Cycling culture offered individual women, as well as couples, greater freedom in daily life.
On August 30, 1895, May Bragdon and her friends enjoyed “a perfectly delightful day” in and around Rochester, New York. After dinner, the group mounted their bicycles and rode to Ontario Beach Park, arriving just at sunset for a performance of “Pinafore” at the pavilion, where they also relished “the stars & gorgeous moon & colored lights & flowers & sweet air!” Afterward, May and her companions returned home on their “wheels.” “After the first long hill it was simply inexpressibly fine,” May gushed in the pages of her diary that night. “The still, dewy night—the out door odors—the white smooth ro[ad]. The gorgeously bright moon & stars & the sense of freedom & exhilaration of the wheel’s motion!”

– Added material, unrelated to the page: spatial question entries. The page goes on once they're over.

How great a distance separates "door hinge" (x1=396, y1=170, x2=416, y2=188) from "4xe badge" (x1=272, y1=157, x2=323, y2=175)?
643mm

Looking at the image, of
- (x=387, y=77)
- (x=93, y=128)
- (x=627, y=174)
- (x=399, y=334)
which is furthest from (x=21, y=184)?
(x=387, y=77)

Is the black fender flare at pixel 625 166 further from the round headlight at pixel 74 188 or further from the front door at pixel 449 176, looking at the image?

Thanks in part to the widespread adoption of the bicycle, the late nineteenth century represented a new era of “freedom & exhilaration” for American women, especially well-to-do white women like May Bragdon and her friends. Although a few intrepid athletes had experimented with the “pennyfarthing” bicycle earlier, in the late 1880s, the introduction of the “safety” bike—featuring pneumatic wheels of the same size—vastly expanded the popularity of “wheeling.” By the mid-1890s, estimates of the number of US bicyclists ranged between 2 and 4 million.
The cycling craze crisscrossed the nation, with cycling clubs and events clustered in western cities such as Denver and Phoenix as well as in eastern cities such as New York and Boston. Enthusiasm for cycling also crossed racial lines—to a point. Although affluent African Americans took up cycling in the 1890s, wheeling remained a racially segregated activity. Even so, Black women eagerly adopted cycling—and excelled at it. Boston native Katherine Towle Knox joined the League of American Wheelmen in 1893, a year before that organization officially excluded African Americans. Knox gained acclaim for her competitive racing, trick riding, and cycling costumes, and she used her unique status to challenge racial segregation. Boston also was home to Irish, Italian, and Chinese cyclists.

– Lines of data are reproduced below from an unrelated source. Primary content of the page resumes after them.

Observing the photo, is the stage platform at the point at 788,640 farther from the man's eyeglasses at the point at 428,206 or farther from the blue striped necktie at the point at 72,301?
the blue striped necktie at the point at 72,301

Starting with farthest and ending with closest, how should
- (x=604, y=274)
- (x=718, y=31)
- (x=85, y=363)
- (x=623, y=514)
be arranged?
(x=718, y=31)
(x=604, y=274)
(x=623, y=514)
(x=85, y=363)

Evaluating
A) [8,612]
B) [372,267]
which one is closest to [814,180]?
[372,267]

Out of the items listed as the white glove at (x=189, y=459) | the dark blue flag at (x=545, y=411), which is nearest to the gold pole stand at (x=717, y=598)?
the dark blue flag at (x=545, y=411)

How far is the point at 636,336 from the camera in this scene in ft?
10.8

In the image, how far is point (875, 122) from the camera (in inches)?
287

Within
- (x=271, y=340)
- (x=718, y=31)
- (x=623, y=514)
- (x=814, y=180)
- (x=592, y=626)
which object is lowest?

Whatever their race or ethnicity, only well-to-do Americans could afford to take up cycling. The high cost of bicycles in the 1890s—between $25 and $50 for a new “wheel,” the equivalent of $800 to $1600 today—was prohibitive for working-class Americans. But above all, cycling was a quintessentially feminine pursuit; indeed, the “safety” bike featured a dropped frame that accommodated women’s long skirts.
Although members of other groups certainly cycled, the prototypical cyclist in Victorian America was a well-to-do white woman. Public discussions of cycling revolved around the “New Woman,” invariably depicted as young, white, and attractive. Illustrator Charles Dana Gibson popularized the image of the turn-of-the-century’s liberated woman with his drawings of the “Gibson Girl,” who eagerly engaged in sports. Popular publications reinforced the association between women and cycling. “The typical girl of the present period is the bicycle girl,” announced Ladies’ World in 1896. That same year, Bicycling for Ladies offered both practical and fashionable tips for female cyclists.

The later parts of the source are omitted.